-- WHAT YOU ARE ASKED TO DO --
Copy the entire listing, down to the final line, exactly.

**********

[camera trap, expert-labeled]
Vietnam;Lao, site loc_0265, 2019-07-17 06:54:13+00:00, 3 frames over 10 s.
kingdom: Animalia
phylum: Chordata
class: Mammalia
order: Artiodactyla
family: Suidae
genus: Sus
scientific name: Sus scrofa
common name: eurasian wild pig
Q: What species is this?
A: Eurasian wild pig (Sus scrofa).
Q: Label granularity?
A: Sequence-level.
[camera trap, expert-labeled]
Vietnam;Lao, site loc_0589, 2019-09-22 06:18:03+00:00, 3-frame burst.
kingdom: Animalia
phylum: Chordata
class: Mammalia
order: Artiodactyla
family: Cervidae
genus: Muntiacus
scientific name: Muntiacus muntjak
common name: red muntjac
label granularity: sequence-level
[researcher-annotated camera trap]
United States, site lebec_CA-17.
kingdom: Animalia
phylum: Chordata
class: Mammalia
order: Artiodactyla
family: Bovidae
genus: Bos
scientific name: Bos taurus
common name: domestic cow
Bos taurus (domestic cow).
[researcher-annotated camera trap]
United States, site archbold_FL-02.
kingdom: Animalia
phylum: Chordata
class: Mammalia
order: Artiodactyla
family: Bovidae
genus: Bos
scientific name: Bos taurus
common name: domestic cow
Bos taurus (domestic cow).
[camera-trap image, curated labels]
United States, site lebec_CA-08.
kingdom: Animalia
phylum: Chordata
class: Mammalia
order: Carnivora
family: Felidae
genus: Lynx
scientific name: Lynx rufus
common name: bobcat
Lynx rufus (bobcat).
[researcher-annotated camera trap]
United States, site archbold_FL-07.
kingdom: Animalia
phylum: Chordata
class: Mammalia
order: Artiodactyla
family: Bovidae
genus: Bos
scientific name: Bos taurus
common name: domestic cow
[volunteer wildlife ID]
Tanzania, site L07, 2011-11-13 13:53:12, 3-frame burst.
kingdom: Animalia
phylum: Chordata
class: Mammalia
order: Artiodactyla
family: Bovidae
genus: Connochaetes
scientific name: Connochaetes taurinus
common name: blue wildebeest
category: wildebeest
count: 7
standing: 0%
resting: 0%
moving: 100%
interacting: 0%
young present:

**********

-- RESULT FOR THIS EXERCISE --
[camera trap, expert-labeled]
Vietnam;Lao, site loc_0265, 2019-07-17 06:54:13+00:00, 3 frames over 10 s.
kingdom: Animalia
phylum: Chordata
class: Mammalia
order: Artiodactyla
family: Suidae
genus: Sus
scientific name: Sus scrofa
common name: eurasian wild pig
Q: What species is this?
A: Eurasian wild pig (Sus scrofa).
Q: Label granularity?
A: Sequence-level.
[camera trap, expert-labeled]
Vietnam;Lao, site loc_0589, 2019-09-22 06:18:03+00:00, 3-frame burst.
kingdom: Animalia
phylum: Chordata
class: Mammalia
order: Artiodactyla
family: Cervidae
genus: Muntiacus
scientific name: Muntiacus muntjak
common name: red muntjac
label granularity: sequence-level
[researcher-annotated camera trap]
United States, site lebec_CA-17.
kingdom: Animalia
phylum: Chordata
class: Mammalia
order: Artiodactyla
family: Bovidae
genus: Bos
scientific name: Bos taurus
common name: domestic cow
Bos taurus (domestic cow).
[researcher-annotated camera trap]
United States, site archbold_FL-02.
kingdom: Animalia
phylum: Chordata
class: Mammalia
order: Artiodactyla
family: Bovidae
genus: Bos
scientific name: Bos taurus
common name: domestic cow
Bos taurus (domestic cow).
[camera-trap image, curated labels]
United States, site lebec_CA-08.
kingdom: Animalia
phylum: Chordata
class: Mammalia
order: Carnivora
family: Felidae
genus: Lynx
scientific name: Lynx rufus
common name: bobcat
Lynx rufus (bobcat).
[researcher-annotated camera trap]
United States, site archbold_FL-07.
kingdom: Animalia
phylum: Chordata
class: Mammalia
order: Artiodactyla
family: Bovidae
genus: Bos
scientific name: Bos taurus
common name: domestic cow
[volunteer wildlife ID]
Tanzania, site L07, 2011-11-13 13:53:12, 3-frame burst.
kingdom: Animalia
phylum: Chordata
class: Mammalia
order: Artiodactyla
family: Bovidae
genus: Connochaetes
scientific name: Connochaetes taurinus
common name: blue wildebeest
category: wildebeest
count: 7
standing: 0%
resting: 0%
moving: 100%
interacting: 0%
young present:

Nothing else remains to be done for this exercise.